# Your instructions
List every country that the blog post below on family reunion for EU citizens names as a country, leaving out nationality words such as "Dutch" and "Moroccan".

# Reading text

Family Reunion for EU Citizens: The CJEU clarifies the Singh and Carpenter judgments



Chiara Berneri, Lecturer at BPP Law School

When can an EU citizen who lives in his or her own Member State claim a right under EU law to be joined by his or her third-country national family members? Traditionally EU law cannot be invoked at all in such cases, but there are important exceptions from that rule. The Court of Justice ruled on the two most important exceptions in two separate judgments of 12 March, following the December 2013 opinion of Advocate-General Sharpston (see the previous blog post on this opinion). Unfortunately, these judgments contained some unpleasant surprises.

Clarifying the Singh judgment: the O and B case

In 2007 O (a third-country national) and sponsor O (ie the Dutch citizen related to O) took residence in Spain. In reality, two months after arriving in Spain, in 2007, sponsor O returned to the Netherlands because she could not find a job there. However, since her departure, she continuously flew to Spain over weekends and enjoyed services there. Since 1 July 2010 O has been registered as residing with sponsor O in the Netherlands. However, his application for a document showing lawful residence was refused.

B is a Moroccan national who lived in the Netherlands, since 2002, with sponsor B (a Dutch citizen). After being sentenced to two months’ imprisonment for using a false passport he invoked the ‘Belgian route’ well-known to Dutch immigration lawyers, moving to Belgium where sponsor B rented out a flat for them. Since sponsor B was not able to find a job in Belgium she moved back to the Netherlands but came back every weekend to spend time with B. The couple got married in Morocco in 2007. In 2009 the Netherlands lifted the declaration of undesirability against B. The couple moved to the Netherlands. B applied for a document showing his lawful residence but it was refused.

The Court’s judgment

The Court starts its reasoning in the O and B judgment by pointing out the essence of the question asked by the referring court: whether Directive 2004/38 (the EU citizenship Directive) and Art. 21 TFEU (the Treaty rule on EU citizens’ right to move and reside freely) must be interpreted as precluding a Member State from refusing a right of residence to a third country national who is a family member of a Union citizen holding the nationality of that Member State, following the return of that citizen to that Member State, in circumstances in which the Union citizen resided with the family member in another Member State solely by virtue of being a EU citizen. The Court, recalling its previous judgments, began by stating that neither Directive 2004/38 nor Art. 21(1) TFEU confer any autonomous right on third country nationals but, on the contrary, any rights conferred on third country nationals by provisions of EU law concerning Union citizenship are rights derived from the exercise of freedom of movement by a Union citizen.

With regard to Directive 2004/38, the Court pointed out that the subject of the directive is the conditions governing the exercise of the right of movement and residence of EU citizens and their family members in another Member State. Since, according to international law, a state cannot refuse entry and residence to its own nationals, it follows that Directive 2004/38 is intended only to govern the right of entry and residence of a Union citizen in a Member State other than the Member State of which he or she is a national. Hence, it follows that this Directive does also not intend to confer a derived right of residence on third country national family members of such EU citizens, unless those citizens have moved to another Member State.

(Data entries)
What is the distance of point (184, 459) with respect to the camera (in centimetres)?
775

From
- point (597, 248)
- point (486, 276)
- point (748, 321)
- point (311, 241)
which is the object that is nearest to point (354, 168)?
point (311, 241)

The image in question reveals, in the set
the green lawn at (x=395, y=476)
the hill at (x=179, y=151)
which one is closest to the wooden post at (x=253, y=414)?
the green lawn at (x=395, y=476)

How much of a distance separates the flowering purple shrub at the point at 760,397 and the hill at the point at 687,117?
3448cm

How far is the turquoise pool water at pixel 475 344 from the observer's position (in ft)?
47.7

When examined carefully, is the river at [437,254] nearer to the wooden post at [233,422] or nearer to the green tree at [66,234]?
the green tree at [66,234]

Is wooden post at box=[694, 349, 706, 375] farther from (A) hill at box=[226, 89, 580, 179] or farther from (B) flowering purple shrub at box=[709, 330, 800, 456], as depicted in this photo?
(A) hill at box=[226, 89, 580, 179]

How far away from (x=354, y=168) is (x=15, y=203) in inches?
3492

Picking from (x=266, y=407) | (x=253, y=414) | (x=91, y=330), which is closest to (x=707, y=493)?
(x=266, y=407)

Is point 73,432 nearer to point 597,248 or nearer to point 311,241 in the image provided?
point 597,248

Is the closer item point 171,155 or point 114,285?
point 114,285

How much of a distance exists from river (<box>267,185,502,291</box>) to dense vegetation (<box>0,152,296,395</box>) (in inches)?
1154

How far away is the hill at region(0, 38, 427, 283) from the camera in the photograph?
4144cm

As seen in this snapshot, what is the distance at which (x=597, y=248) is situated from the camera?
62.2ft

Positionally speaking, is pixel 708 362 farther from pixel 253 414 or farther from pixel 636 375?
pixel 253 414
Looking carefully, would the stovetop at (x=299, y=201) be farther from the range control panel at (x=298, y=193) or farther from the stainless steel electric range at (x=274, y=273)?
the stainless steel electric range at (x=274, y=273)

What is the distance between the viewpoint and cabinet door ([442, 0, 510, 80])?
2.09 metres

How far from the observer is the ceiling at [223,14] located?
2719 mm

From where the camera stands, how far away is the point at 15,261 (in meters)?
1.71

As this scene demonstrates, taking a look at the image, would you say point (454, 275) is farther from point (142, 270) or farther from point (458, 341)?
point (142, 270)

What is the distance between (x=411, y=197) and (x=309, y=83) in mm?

# Output
Spain, the Netherlands, Belgium, Morocco